How to complete this task
Copy all of the records word for word.

Plain-text document sources:
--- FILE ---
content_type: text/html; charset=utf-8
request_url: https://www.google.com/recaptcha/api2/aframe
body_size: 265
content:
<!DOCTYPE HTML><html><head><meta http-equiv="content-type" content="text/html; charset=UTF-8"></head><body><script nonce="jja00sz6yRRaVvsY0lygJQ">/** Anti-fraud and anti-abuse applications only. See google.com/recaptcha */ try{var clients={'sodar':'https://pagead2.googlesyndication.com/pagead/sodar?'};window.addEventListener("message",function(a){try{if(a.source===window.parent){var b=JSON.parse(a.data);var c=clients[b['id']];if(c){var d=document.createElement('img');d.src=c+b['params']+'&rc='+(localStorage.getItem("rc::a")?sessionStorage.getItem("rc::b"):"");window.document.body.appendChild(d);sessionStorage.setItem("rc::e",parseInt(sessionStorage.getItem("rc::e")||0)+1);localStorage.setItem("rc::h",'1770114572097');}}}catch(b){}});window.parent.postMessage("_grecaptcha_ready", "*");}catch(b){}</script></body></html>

Expected answer
--- FILE ---
content_type: text/html; charset=utf-8
request_url: https://www.google.com/recaptcha/api2/aframe
body_size: 265
content:
<!DOCTYPE HTML><html><head><meta http-equiv="content-type" content="text/html; charset=UTF-8"></head><body><script nonce="jja00sz6yRRaVvsY0lygJQ">/** Anti-fraud and anti-abuse applications only. See google.com/recaptcha */ try{var clients={'sodar':'https://pagead2.googlesyndication.com/pagead/sodar?'};window.addEventListener("message",function(a){try{if(a.source===window.parent){var b=JSON.parse(a.data);var c=clients[b['id']];if(c){var d=document.createElement('img');d.src=c+b['params']+'&rc='+(localStorage.getItem("rc::a")?sessionStorage.getItem("rc::b"):"");window.document.body.appendChild(d);sessionStorage.setItem("rc::e",parseInt(sessionStorage.getItem("rc::e")||0)+1);localStorage.setItem("rc::h",'1770114572097');}}}catch(b){}});window.parent.postMessage("_grecaptcha_ready", "*");}catch(b){}</script></body></html>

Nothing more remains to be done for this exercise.